Negosentro | People Who Affect Transport Policy Should Take Public Transport | Picture a daily morning routine that goes like this: after a hearty breakfast and a refreshing shower, you head to the nearest train station. There’s a long queue, but nothing you haven’t seen before. You head to the platform where a multitude of people are waiting for their commute to start. The scent of your body soap is quickly replaced with a flood of assaults to your nose as you squeeze into a packed train car.
Welcome to the modern-day trenches.
Midway through the trip the operator announces a five-minute delay through the choppy acoustics. You sigh and dismiss it as just another day. By the time you get to your office, you’re exhausted.
Sadly, this is the reality for a lot of people using public transit around the world. And this is more than just an issue of comfort.
Around the world, public transit systems are riddled with issues ranging from discomfort and long wait times to lack of security and safety.
These are very concerning issues considering how the sector is the lifeblood of many metropolitan cities. It enables people who don’t own or can’t afford private vehicles to get from point A to B. It’s something that affects everyone, wherever they are on the socioeconomic ladder.
An efficient public transport system equates a fluid flow of commerce as well. With better public transport, the confidence and demeanour of entrepreneurs and investors, both domestic and foreign will also improve.
There are a lot of solutions floating out there. Some make more sense than others. This article from The Atlantic suggests replacing the subway in New York City with a fleet of autonomous vehicles running on underground pavements.
This Bloomberg article, on the other hand, comments that any solution that will ultimately lower the capacity of public transport cannot be adopted because it will only result in exclusion for the poorer members of society.
These papers from the United Nations Economic and Social Commission for Asia and Pacific and the Union Internationale des Transports Publics are suggesting more sustainable updates to the current public transport.
They detail the lowered cost and increased economic efficiency of pulling away from private transport into more sustainable public transportation. However, both papers admit that it will take substantial investments for them to work.
UNESCAP claims that the benefits outweigh the cost, stating how 36,000 American jobs are created for every $1 billion spent on improving public transit. The article further states how this is significantly more advantageous than investing in the construction and maintenance of costly road infrastructures that don’t readily address congestion in most of the world.
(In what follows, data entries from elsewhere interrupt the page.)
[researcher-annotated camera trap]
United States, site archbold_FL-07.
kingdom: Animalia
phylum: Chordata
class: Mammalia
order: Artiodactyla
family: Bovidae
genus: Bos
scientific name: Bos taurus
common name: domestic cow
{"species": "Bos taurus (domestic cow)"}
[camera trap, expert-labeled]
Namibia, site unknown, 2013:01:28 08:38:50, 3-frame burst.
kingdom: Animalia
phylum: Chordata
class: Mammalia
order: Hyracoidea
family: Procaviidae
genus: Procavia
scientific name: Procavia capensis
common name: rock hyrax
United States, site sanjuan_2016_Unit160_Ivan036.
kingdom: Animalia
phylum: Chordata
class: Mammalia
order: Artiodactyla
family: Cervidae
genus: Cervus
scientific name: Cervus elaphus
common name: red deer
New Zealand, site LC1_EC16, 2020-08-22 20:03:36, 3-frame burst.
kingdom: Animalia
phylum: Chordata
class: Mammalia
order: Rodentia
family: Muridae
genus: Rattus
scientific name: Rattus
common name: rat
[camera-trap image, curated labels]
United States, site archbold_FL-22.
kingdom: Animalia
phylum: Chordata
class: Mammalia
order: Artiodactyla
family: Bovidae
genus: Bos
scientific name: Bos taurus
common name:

The success of public transportation relies on both the relevance and impact of policies and the patronage of the public. However, policy makers and the users of public transit systems don’t necessarily have the same view on matters. In fact, this study commissioned by the Government Transport Authority of New Zealand found a lot of mismatches between the expectations and priorities of the public and the policy makers.
But there is progress. There are a number of policy makers that are taking the cue and experiencing public transport for themselves. Singapore’s Neo Kian Hong, chairman and CEO of SMRT Corporation, for example, has promised to take public transport instead of using his private vehicle.
With the people capable of enacting change side by side with the public on the trenches, it will be very interesting to see what kind of realizations and solutions they can come up with.